Hypertriglyceridemia was the the most common component of MetS, seen in 82% (n=
85) & increased waist circumference in 42% of the patient. Higher BMI,
higher triceps skin fold thickness, longer disease duration, the presence of
lupus nephritis were associated with presence of metabolic syndrome in SLE patients.
However, no correlation was found between disease activity (as measured by
SLEDAI-2K), neuropsychiatric involvement and presence of MetS. Among
serological parameters, a positive anti-dsDNA and higher serum creatinine were
associated with the presence of MetS; whereas low C3& high ESR were more
frequent in those without MetS. However, there was no association was found
between ANA, Low C3, Anti-cardiolipin antibody, CRP levels &
serum uric acid levels and presence of MetS. Patient with MetS had higher
damage index due to lupus disease as measured by SLICC/ACR damage index as
compared to those without MetS. Higher cumulative dose of steroids (both
intravenous pulse& oral prednisolone) was associated with MetS. Though
cyclophosphomide usage was higher in group with MetS, this is confounded by the
fact that patients with MetS had more renal involvement & longer duration
of disease. As only few patient had received mycofenolate mofetil, azathioprine
and methotrexate, comparisons could not be made. Patient with MetS had higher
carotid artery intima-media thickness than those without MetS. In conclusion,
higher age, longer disease duration, lupus nephritis, positive anti-ds DNA and
higher cumulative steroid usage were associated with MetS in our study which in
turn was associated with increased carotid intima-media thickness. Thus
screening of SLE patients for metabolic syndrome will help in identifying those
at risk for premature atherosclerotic cardiovascular disease, so that early
lifestyle and therapeutic interventions can be initiated.
Contributors: All authors contributed to data collection,
analysis and manuscript preparation & have critically reviewed and edited
the manuscript, and approved its publication.

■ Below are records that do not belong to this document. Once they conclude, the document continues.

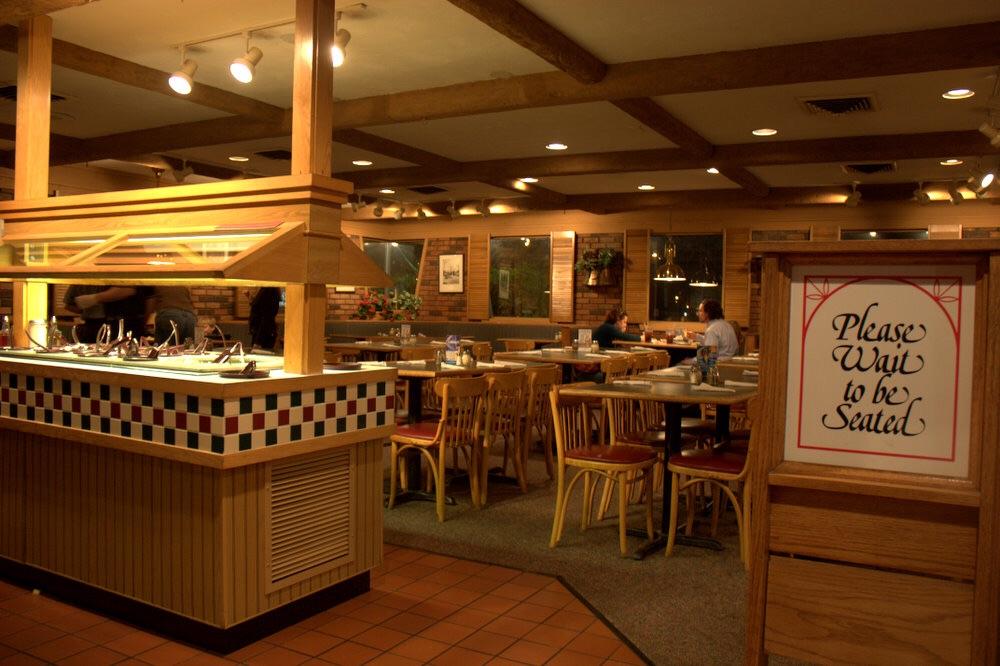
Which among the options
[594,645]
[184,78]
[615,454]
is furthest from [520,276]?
[594,645]

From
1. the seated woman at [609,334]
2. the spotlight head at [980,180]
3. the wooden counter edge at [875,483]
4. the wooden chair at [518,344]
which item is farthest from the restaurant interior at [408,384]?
the wooden chair at [518,344]

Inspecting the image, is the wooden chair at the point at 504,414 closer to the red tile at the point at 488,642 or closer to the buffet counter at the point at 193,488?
the buffet counter at the point at 193,488

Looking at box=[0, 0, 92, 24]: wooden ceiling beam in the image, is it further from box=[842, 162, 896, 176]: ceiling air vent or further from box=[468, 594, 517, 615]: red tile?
box=[842, 162, 896, 176]: ceiling air vent

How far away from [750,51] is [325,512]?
13.7 feet

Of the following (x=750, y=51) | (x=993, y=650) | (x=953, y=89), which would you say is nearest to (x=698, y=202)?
(x=953, y=89)

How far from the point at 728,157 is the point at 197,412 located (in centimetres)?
697

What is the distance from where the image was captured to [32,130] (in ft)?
15.4

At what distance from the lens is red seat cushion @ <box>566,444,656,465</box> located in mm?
4426

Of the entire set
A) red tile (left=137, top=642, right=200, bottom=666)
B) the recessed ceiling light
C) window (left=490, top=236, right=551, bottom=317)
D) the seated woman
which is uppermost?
the recessed ceiling light

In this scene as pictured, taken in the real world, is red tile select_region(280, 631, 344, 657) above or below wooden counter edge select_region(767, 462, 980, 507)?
below

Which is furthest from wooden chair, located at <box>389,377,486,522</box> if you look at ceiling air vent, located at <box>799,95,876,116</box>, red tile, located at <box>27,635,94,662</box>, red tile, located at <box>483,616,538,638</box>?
ceiling air vent, located at <box>799,95,876,116</box>

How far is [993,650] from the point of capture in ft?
4.92

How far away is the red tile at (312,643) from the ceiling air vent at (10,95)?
5.88 meters

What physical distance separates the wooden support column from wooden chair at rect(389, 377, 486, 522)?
4.63ft
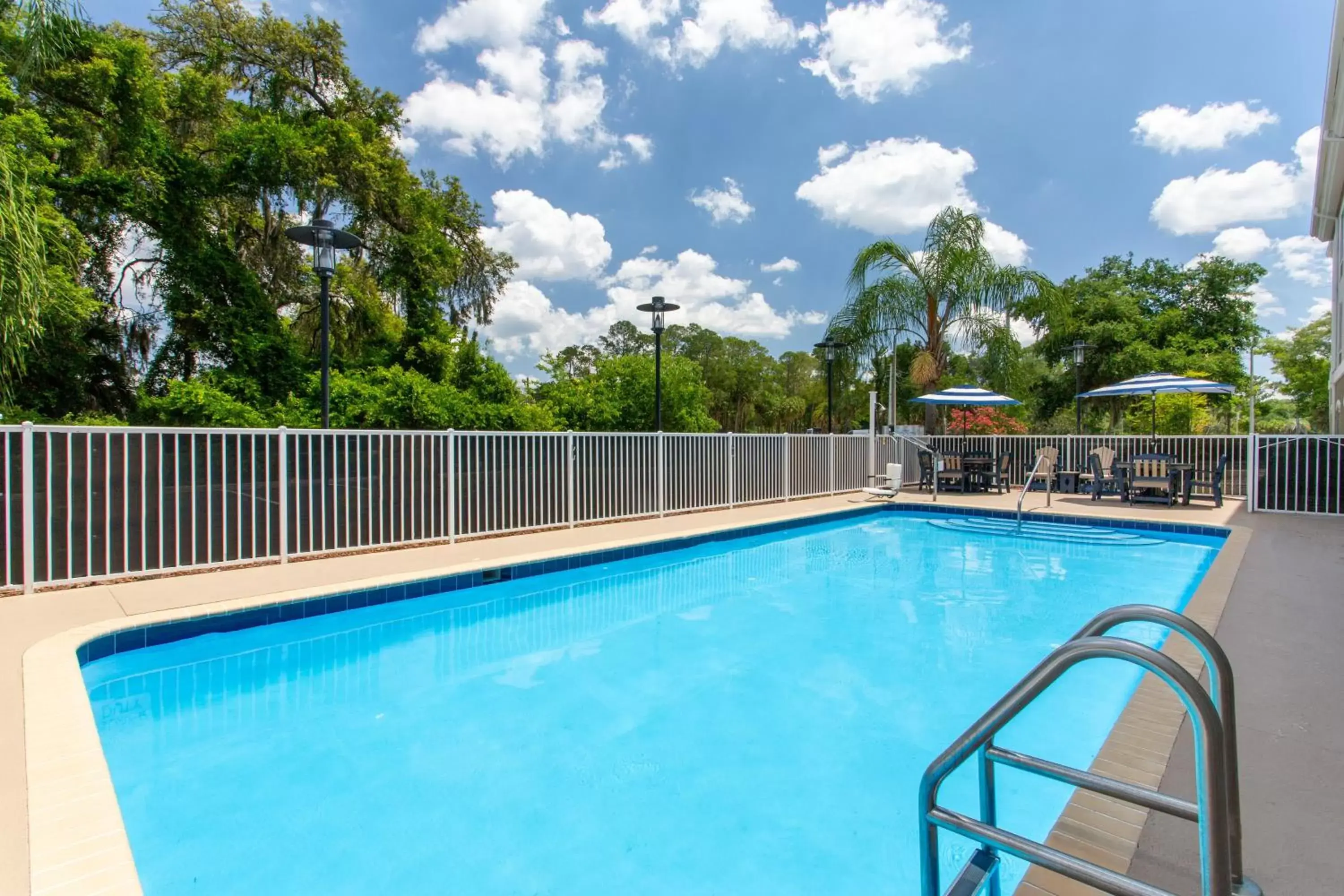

What this study add to existing knowledge? There has been a 4-fold rise of Coronary
Heart Disease prevalence in India during the past 40 years, can be explained by
the alarming rise in the prevalence of coronary risk factors like diabetes,
hypertension, atherogenic dyslipidemia, smoking, central obesity and physical
inactivity. In addition to that SLE will increase the risk further particularly
in young population. Very few studies address this association between MetS in
SLE in Indian population. So, Screening for risk factors of MetS in Indian SLE
patients will definitely help in identifying the risk for premature
atherosclerotic cardiovascular disease for early intervention.